● SUPPLIED RECORDS
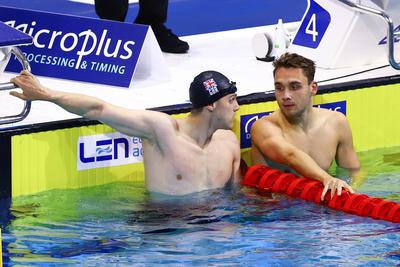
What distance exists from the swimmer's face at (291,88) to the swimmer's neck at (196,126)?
46cm

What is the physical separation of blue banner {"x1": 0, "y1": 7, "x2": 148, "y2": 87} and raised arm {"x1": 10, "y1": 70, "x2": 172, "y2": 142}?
0.96 meters

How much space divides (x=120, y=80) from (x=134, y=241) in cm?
175

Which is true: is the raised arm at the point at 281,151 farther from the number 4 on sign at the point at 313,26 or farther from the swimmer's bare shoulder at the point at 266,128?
the number 4 on sign at the point at 313,26

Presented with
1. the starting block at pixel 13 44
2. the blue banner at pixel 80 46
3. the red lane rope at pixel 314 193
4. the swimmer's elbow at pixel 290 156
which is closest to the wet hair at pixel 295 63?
the swimmer's elbow at pixel 290 156

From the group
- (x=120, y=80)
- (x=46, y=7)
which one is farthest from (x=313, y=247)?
(x=46, y=7)

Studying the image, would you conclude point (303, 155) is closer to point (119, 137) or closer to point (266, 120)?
point (266, 120)

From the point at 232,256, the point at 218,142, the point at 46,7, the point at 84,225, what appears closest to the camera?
the point at 232,256

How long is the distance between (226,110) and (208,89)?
17 cm

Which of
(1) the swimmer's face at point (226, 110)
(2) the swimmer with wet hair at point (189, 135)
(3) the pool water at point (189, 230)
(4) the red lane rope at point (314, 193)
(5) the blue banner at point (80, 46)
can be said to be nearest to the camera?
(3) the pool water at point (189, 230)

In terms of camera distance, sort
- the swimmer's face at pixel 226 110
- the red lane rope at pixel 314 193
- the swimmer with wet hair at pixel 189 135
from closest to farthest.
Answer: the red lane rope at pixel 314 193, the swimmer with wet hair at pixel 189 135, the swimmer's face at pixel 226 110

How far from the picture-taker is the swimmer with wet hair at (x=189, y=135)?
795 centimetres

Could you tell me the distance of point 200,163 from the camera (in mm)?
8227

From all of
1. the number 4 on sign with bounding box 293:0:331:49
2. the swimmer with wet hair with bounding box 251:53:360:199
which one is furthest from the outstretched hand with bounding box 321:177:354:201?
the number 4 on sign with bounding box 293:0:331:49

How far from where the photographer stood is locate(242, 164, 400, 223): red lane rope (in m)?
7.73
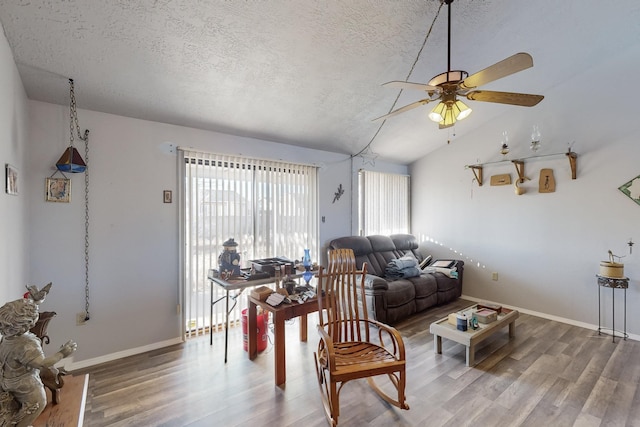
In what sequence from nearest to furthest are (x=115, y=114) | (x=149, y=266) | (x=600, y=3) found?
(x=600, y=3) → (x=115, y=114) → (x=149, y=266)

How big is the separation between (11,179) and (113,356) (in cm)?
180

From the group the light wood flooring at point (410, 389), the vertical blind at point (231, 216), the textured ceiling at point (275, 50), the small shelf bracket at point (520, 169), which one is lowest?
the light wood flooring at point (410, 389)

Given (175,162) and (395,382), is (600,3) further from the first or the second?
(175,162)

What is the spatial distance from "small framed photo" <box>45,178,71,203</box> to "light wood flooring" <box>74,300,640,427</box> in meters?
1.50

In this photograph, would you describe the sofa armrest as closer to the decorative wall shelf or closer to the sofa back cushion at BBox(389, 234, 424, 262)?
the sofa back cushion at BBox(389, 234, 424, 262)

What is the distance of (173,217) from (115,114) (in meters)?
1.09

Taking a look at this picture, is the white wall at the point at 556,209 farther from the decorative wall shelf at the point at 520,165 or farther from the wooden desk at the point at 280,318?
the wooden desk at the point at 280,318

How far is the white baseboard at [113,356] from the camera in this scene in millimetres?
2553

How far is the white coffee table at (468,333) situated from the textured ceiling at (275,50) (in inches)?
97.5

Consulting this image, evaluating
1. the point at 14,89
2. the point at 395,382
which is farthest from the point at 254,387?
the point at 14,89

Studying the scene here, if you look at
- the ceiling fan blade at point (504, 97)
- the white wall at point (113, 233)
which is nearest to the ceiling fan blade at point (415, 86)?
the ceiling fan blade at point (504, 97)

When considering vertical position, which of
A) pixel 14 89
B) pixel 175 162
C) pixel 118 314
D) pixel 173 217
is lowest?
pixel 118 314

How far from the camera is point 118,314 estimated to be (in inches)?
109

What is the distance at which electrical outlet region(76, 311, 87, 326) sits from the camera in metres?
2.57
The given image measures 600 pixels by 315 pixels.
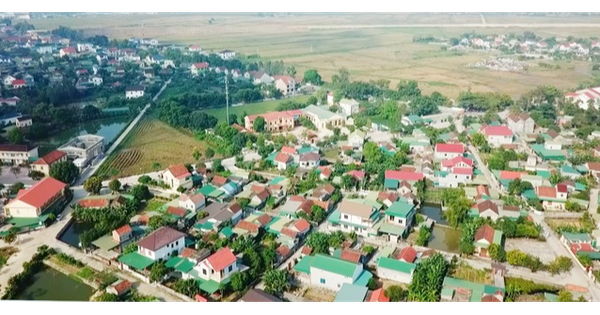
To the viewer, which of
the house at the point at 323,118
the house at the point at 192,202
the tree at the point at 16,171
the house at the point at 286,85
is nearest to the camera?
the house at the point at 192,202

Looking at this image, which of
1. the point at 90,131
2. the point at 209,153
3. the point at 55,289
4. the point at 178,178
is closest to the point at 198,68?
the point at 90,131

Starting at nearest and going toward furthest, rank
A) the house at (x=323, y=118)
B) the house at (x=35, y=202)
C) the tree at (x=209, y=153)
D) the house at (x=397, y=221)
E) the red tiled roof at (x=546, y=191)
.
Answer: the house at (x=397, y=221) < the house at (x=35, y=202) < the red tiled roof at (x=546, y=191) < the tree at (x=209, y=153) < the house at (x=323, y=118)

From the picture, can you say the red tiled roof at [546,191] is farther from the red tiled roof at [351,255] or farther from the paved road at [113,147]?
the paved road at [113,147]

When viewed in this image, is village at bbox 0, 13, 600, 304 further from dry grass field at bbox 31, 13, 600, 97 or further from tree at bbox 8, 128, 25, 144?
dry grass field at bbox 31, 13, 600, 97

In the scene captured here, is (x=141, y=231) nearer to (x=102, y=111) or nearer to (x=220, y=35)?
(x=102, y=111)

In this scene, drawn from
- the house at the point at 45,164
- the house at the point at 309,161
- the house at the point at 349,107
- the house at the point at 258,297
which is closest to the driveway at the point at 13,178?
the house at the point at 45,164

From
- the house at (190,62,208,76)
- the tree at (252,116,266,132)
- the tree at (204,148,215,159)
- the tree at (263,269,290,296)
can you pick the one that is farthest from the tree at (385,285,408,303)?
the house at (190,62,208,76)

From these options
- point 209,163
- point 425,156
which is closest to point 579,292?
point 425,156
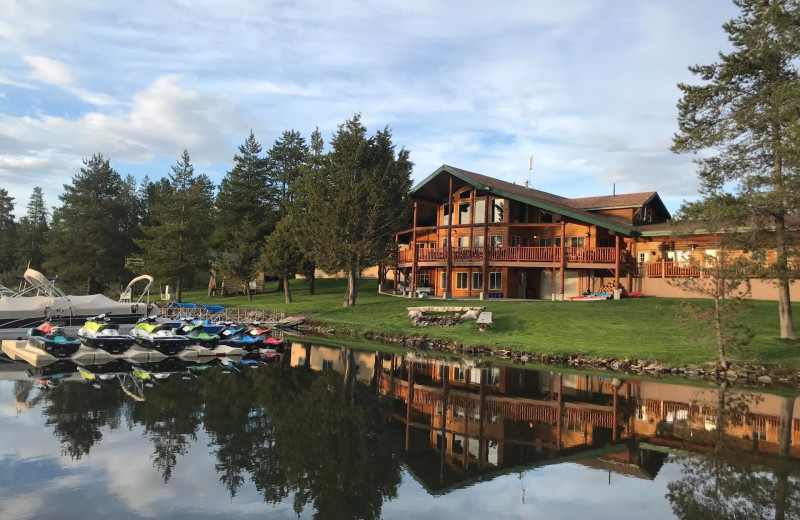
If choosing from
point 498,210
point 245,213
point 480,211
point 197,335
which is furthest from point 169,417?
point 245,213

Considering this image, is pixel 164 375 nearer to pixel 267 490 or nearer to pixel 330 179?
pixel 267 490

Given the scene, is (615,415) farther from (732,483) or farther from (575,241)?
(575,241)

● TASK REQUIREMENTS
Write out all the entries word for word, but skip any images.

● PROBLEM SOLUTION
What distance exists from the swimmer's face at (291,88) to the swimmer's neck at (196,126)?
46cm

What is the physical separation of blue banner {"x1": 0, "y1": 7, "x2": 148, "y2": 87} and raised arm {"x1": 10, "y1": 70, "x2": 172, "y2": 142}?
0.96 meters

How much space divides (x=120, y=80) from (x=134, y=241) in cm?
175

Which is true: is the raised arm at the point at 281,151 farther from the number 4 on sign at the point at 313,26 or farther from the swimmer's bare shoulder at the point at 266,128?
the number 4 on sign at the point at 313,26

Presented with
1. the starting block at pixel 13 44
2. the blue banner at pixel 80 46
3. the red lane rope at pixel 314 193
4. the swimmer's elbow at pixel 290 156
which is closest to the wet hair at pixel 295 63?
the swimmer's elbow at pixel 290 156

From the group
- (x=120, y=80)
- (x=46, y=7)
which one is farthest from (x=313, y=247)?
(x=46, y=7)

Studying the image, would you conclude point (303, 155) is closer to point (119, 137) or closer to point (266, 120)?
point (266, 120)

From the point at 232,256, the point at 218,142, the point at 46,7, the point at 84,225, what appears closest to the camera?
the point at 232,256

How long is the distance between (226,110) and (208,89)?
17 cm

Which of
(1) the swimmer's face at point (226, 110)
(2) the swimmer with wet hair at point (189, 135)
(3) the pool water at point (189, 230)
(4) the red lane rope at point (314, 193)
(5) the blue banner at point (80, 46)
can be said to be nearest to the camera?
(3) the pool water at point (189, 230)

In terms of camera distance, sort
- the swimmer's face at pixel 226 110
- the red lane rope at pixel 314 193
- the swimmer with wet hair at pixel 189 135
from closest to farthest.
Answer: the red lane rope at pixel 314 193, the swimmer with wet hair at pixel 189 135, the swimmer's face at pixel 226 110

How far from the picture-taker is the swimmer with wet hair at (x=189, y=135)?
795 centimetres

Could you tell me the distance of point 200,163 from the camera (in mm)?
8227

From all of
1. the number 4 on sign with bounding box 293:0:331:49
2. the swimmer with wet hair with bounding box 251:53:360:199
which one is furthest from the outstretched hand with bounding box 321:177:354:201?
the number 4 on sign with bounding box 293:0:331:49

How far from where the photographer stood is locate(242, 164, 400, 223): red lane rope (in m)?
7.73
In what sequence from nearest to furthest are (x=115, y=114) | (x=149, y=266) | (x=600, y=3) found?
(x=600, y=3) → (x=115, y=114) → (x=149, y=266)

How big is the separation between (11,179) and (113,356) (in cm)?
180

From the group the light wood flooring at point (410, 389), the vertical blind at point (231, 216), the textured ceiling at point (275, 50), the small shelf bracket at point (520, 169), which one is lowest?
the light wood flooring at point (410, 389)

Given (175,162) and (395,382), is (600,3) further from the first or the second?
(175,162)

What is the spatial distance from "small framed photo" <box>45,178,71,203</box> to "light wood flooring" <box>74,300,640,427</box> in meters?
1.50

In this photograph, would you describe the sofa armrest as closer to the decorative wall shelf or closer to the sofa back cushion at BBox(389, 234, 424, 262)?
the sofa back cushion at BBox(389, 234, 424, 262)

What is the distance of (173,217) from (115,114) (in meters)?
1.09

Taking a look at this picture, is the white wall at the point at 556,209 farther from the decorative wall shelf at the point at 520,165 or farther from the wooden desk at the point at 280,318?
the wooden desk at the point at 280,318

How far is the white baseboard at [113,356] from the camera in this scene in millimetres?
2553

How far is the white coffee table at (468,333) situated from the textured ceiling at (275,50) (in inches)?
97.5

Consulting this image, evaluating
1. the point at 14,89
2. the point at 395,382
which is farthest from the point at 254,387?
the point at 14,89

Studying the scene here, if you look at
- the ceiling fan blade at point (504, 97)
- the white wall at point (113, 233)
which is nearest to the ceiling fan blade at point (415, 86)?
the ceiling fan blade at point (504, 97)

When considering vertical position, which of
A) pixel 14 89
B) pixel 175 162
C) pixel 118 314
D) pixel 173 217
is lowest?
pixel 118 314

How far from the camera is point 118,314 estimated to be (in inches)?
109

What is the distance at which electrical outlet region(76, 311, 87, 326) sits from the camera in metres?
2.57
The given image measures 600 pixels by 315 pixels.
To the viewer, which of
the house at the point at 323,118
the house at the point at 192,202
the tree at the point at 16,171
the house at the point at 286,85
is nearest to the camera?
the house at the point at 192,202

Looking at this image, which of
1. the point at 90,131
2. the point at 209,153
3. the point at 55,289
4. the point at 178,178
is closest to the point at 198,68?
the point at 90,131

Starting at nearest and going toward furthest, rank
A) the house at (x=323, y=118)
B) the house at (x=35, y=202)
C) the tree at (x=209, y=153)
D) the house at (x=397, y=221)
E) the red tiled roof at (x=546, y=191)
.
Answer: the house at (x=397, y=221) < the house at (x=35, y=202) < the red tiled roof at (x=546, y=191) < the tree at (x=209, y=153) < the house at (x=323, y=118)

From the picture, can you say the red tiled roof at [546,191] is farther from the red tiled roof at [351,255] or farther from the paved road at [113,147]?
the paved road at [113,147]

When viewed in this image, is village at bbox 0, 13, 600, 304 further from dry grass field at bbox 31, 13, 600, 97 or further from tree at bbox 8, 128, 25, 144?
dry grass field at bbox 31, 13, 600, 97

In the scene captured here, is (x=141, y=231) nearer to (x=102, y=111) or nearer to (x=220, y=35)?
(x=102, y=111)

In this scene, drawn from
- the house at the point at 45,164
- the house at the point at 309,161
- the house at the point at 349,107
- the house at the point at 258,297
which is closest to the driveway at the point at 13,178?
the house at the point at 45,164

From
- the house at (190,62,208,76)
- the tree at (252,116,266,132)
- the tree at (204,148,215,159)
- the tree at (263,269,290,296)
can you pick the one that is farthest from the tree at (385,285,408,303)?
the house at (190,62,208,76)

From these options
- point 209,163
- point 425,156
which is closest to point 579,292?
point 425,156
If choosing from
point 498,210
point 245,213
point 480,211
point 197,335
which is furthest from point 169,417?
point 245,213

Considering this image, is pixel 164 375 nearer to pixel 267 490 or nearer to pixel 330 179?
pixel 267 490

Given the scene, is (615,415) farther from (732,483) or farther from (575,241)?
(575,241)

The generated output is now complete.